Saturday, October 20, 2007


Global warming kills coal-fired electric plant — in a red state

The Kansas Department of Health and Environment turned down a permit Thursday for twin 700-mW coal-fired electric plants in southwest Kansas. It cited global warming concerns as the reason for the denial.

If a regulatory agency in a “red” state like Kansas will do this, there may be hope for a bottom-up addressing of global warming issues, even if W. fiddles while America swelters on the top-down side.

The department’s staff had recommended issuing the air quality permits, but Roderick L. Bremby, the secretary of the department, said in a statement, “I believe it would be irresponsible to ignore emerging information about the contribution of carbon dioxide and other greenhouse gases to climate change and the potential harm to our environment and health if we do nothing.”

Meanwhile, Sunflower Electric Power Corporation tried to spin the decision:
A spokesman, Stephen J. Miller, said the court decision merely permitted regulations on carbon dioxide but did not create them. “There are no carbon dioxide regulations in the federal rules or in Kansas,” Miller said.

That’s exactly why Bremby’s decision is such a big deal. He went beyond the letter of the law to exercise discretionary concern. The story notes that, according to the Sierra Club, this is the first time a power plant application has been rejected on global warming grounds and that various environmental groups intend to use this precedent in other states.

More below the fold at the link:

For more on the variety of opposition coal-fired electric power plants are drawing, including rock-ribbed red state opposition, see this story. When a Republican cattle rancher in Montana is concerned, you know that global warming denialists of the far right are playing out the tether

Big Coal and Big Electricity aren’t taking this lying down, though:
“It’s clear new coal-fired generation is running into roadblocks,” said Rick Sergel, president and chief executive of the North American Electric Reliability Corporation. “I don’t believe we can allow coal-fired generation to become an endangered species. We simply must use all the resources we have.”

The story notes that red-state opposition is mainly in red states west of the Mississippi, where many GOPers already dislike Bush-Cheney over things like coal-bed methane, massive natural gas drilling on BLM land and other things that threaten hunting and fishing.

Red-staters in the South are the heartland of global warming denialists and apparently unconcerned about sweltering in ever-higher heat — and humidity, which global warming will also bring to already-humid areas.

And, even in the West, the hunting and shooting aspects of environmentalism still trump global warming concerns in many places:
“I think global warming is a hoax, and I hate to hitch my wagon to environmentalists,” C. J. Kantorowicz said recently in his living room after a hard day planting winter wheat. “I went to the meeting with the mind that I’d shoot holes in her story, her environmentalist’s view.

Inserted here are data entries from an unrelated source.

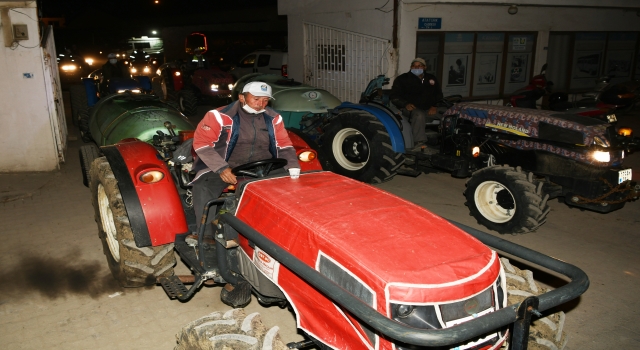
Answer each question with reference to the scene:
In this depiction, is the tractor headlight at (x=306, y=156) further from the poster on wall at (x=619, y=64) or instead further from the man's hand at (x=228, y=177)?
the poster on wall at (x=619, y=64)

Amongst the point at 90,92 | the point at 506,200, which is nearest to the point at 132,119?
the point at 90,92

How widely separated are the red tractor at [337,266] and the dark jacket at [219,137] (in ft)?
0.78

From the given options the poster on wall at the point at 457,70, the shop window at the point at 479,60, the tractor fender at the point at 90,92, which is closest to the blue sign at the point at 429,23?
the shop window at the point at 479,60

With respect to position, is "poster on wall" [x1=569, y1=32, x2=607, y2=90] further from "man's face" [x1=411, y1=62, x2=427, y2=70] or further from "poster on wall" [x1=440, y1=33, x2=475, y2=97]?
"man's face" [x1=411, y1=62, x2=427, y2=70]

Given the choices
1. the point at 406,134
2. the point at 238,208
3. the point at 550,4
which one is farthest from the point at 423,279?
the point at 550,4

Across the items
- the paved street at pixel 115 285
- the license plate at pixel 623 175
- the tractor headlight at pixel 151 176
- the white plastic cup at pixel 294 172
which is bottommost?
the paved street at pixel 115 285

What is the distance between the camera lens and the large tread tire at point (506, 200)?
5.48m

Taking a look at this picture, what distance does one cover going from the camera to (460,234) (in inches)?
106

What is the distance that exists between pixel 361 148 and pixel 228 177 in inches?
171

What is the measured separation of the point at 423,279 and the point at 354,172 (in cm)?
561

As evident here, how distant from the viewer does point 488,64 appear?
1380 cm

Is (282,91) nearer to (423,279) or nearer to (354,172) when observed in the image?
(354,172)

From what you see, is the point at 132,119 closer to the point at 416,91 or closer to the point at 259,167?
the point at 259,167

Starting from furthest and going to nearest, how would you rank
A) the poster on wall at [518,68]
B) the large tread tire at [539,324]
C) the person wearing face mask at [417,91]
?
the poster on wall at [518,68], the person wearing face mask at [417,91], the large tread tire at [539,324]
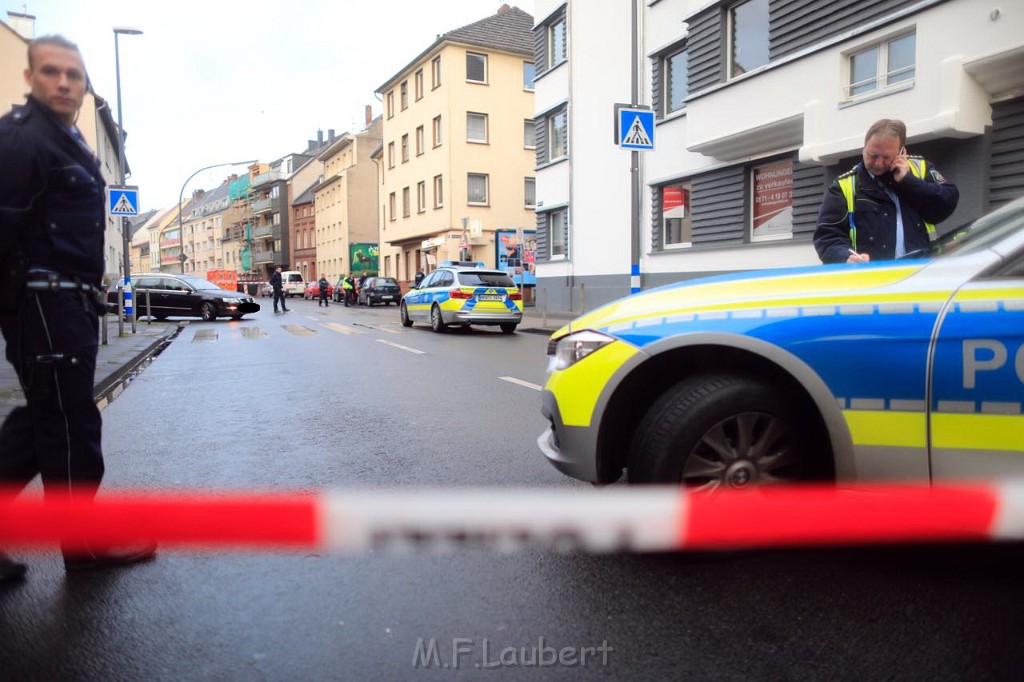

But she and others convinced me they were right by being honest and answering our questions in detail about pollution and such.”

But, getting a rancher in Montana just to sit down long enough to listen to an environmentalist is a step forward.

And, the continued boom in wind power promises Western farmers and ranchers of the High Plains and Front Range some serious supplemental income — another reason they’re willing to stop and listen to environmentalists.

Perhaps some state regulators, not just environmental groups, will sit up and take notice of Kansas, too. Or, maybe, some state legislators and governors.